Foto: Reprodução/Redes Sociais
No dia 17 de junho de 2026, as dependências do Senado Federal serviram de palco para a entrega da Medalha do Empreendedorismo Cristão, um evento que reuniu os grandes nomes do altar digital e da política evangélica. Entre os homenageados, o Profeta Roberto Ruiz dividiu os holofotes com a jovem influenciadora e pregadora Vitória Souza, selando uma aliança de milhões de seguidores e visualizações. A cerimônia, que contou com a participação do experiente pastor e deputado Marco Feliciano, chancelou o sucesso de ministérios que transitam habilidosamente entre fé e ‘profetadas’, o espetáculo e os negócios, usando o prestígio do espaço público como vitrine institucional.
Para muitos observadores do cenário atual, a imagem de parlamentares consagrados legitimando o fenômeno dos pregadores popstars é o reflexo nítido de que estamos rumo a uma teocracia gospel liderada por aiatolas da teologia da prosperidade. Nesse ecossistema, o coração do poder político nacional se transforma em um balcão de validação mística. A própria cobertura do portal Fuxico Gospel destacou que os prodígios e curas atribuídos a esses líderes baseiam-se estritamente em testemunhos virtuais, sem qualquer comprovação científica.
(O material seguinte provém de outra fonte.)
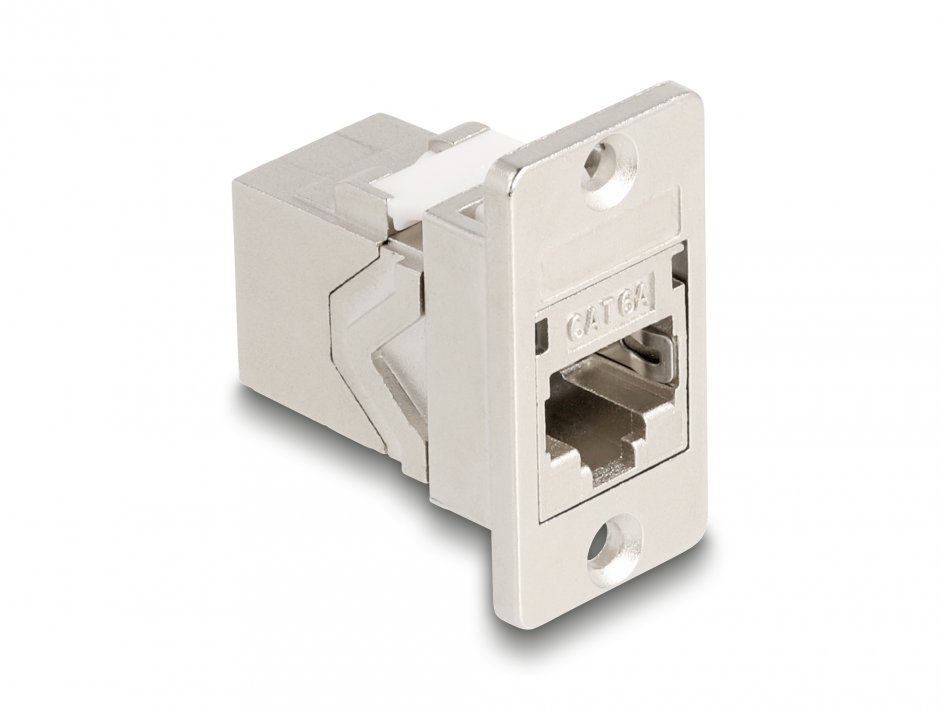 Imagine Modul montare panou RJ45 Cat.6A M-M Metalic, Delock 67163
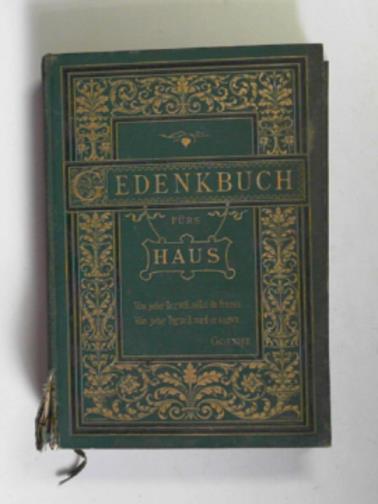  - Gedenkbuch furs haus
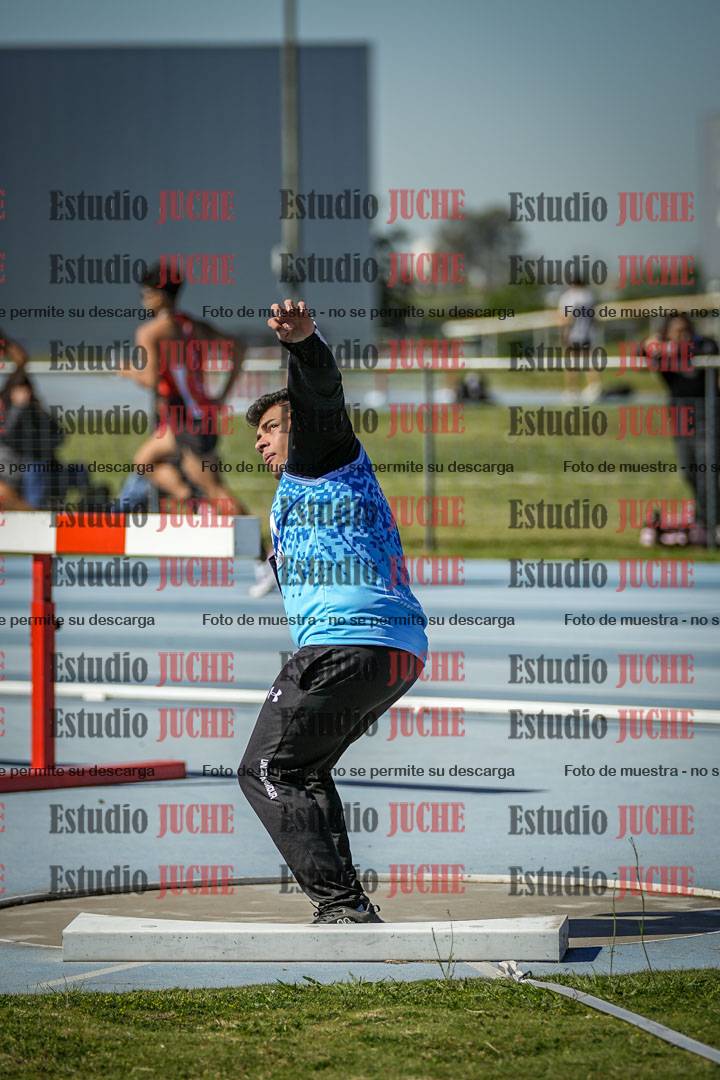 Fotos del lanzamiento de bala de varones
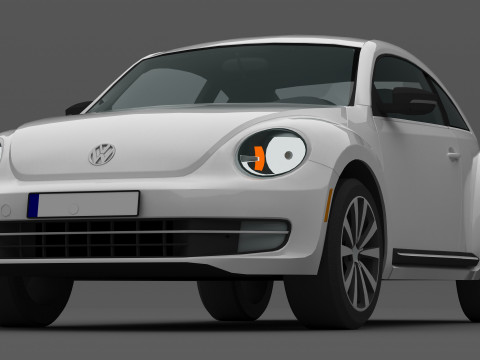 Volkswagen Beetle 8K 3D 模型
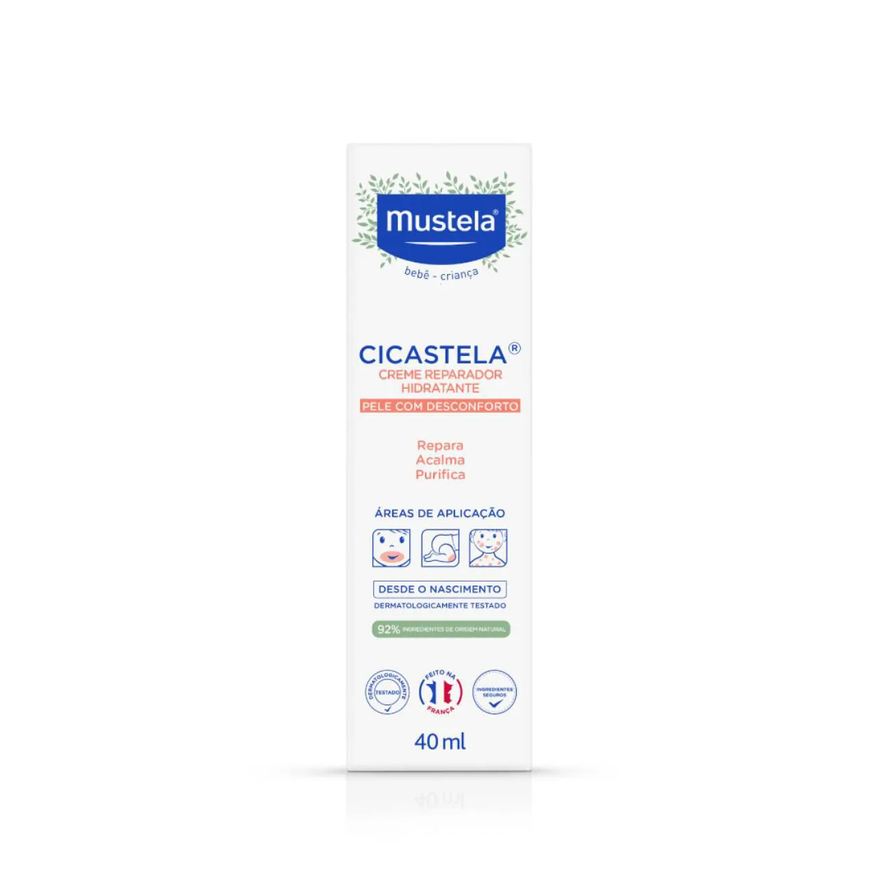 Mustela Creme Reparador Hidratante Bebê Cicastela Pele Sensibilizada com 40ml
No mercado da fé moderna gerido por essa nova ala de aproveitadores espirituais, o transe da plateia e o engajamento do algoritmo são o que importa.
A presença de Marco Feliciano no evento amarra as pontas de um fenômeno em que a capacidade de monetizar a esperança no TikTok e no YouTube é coroada com o mesmo peso da influência legislativa. O encontro entre o Profeta Roberto Ruiz, Vitória Souza e o cacique político evangélico transformou o auditório de uma casa de leis em um monumental evento de networking celestial. Afinal, na engrenagem que une Brasília aos estúdios de gravação, o milagre mais cobiçado e celebrado por esses novos aiatolás continua sendo a conversão de curtidas e dízimos em puro prestígio político.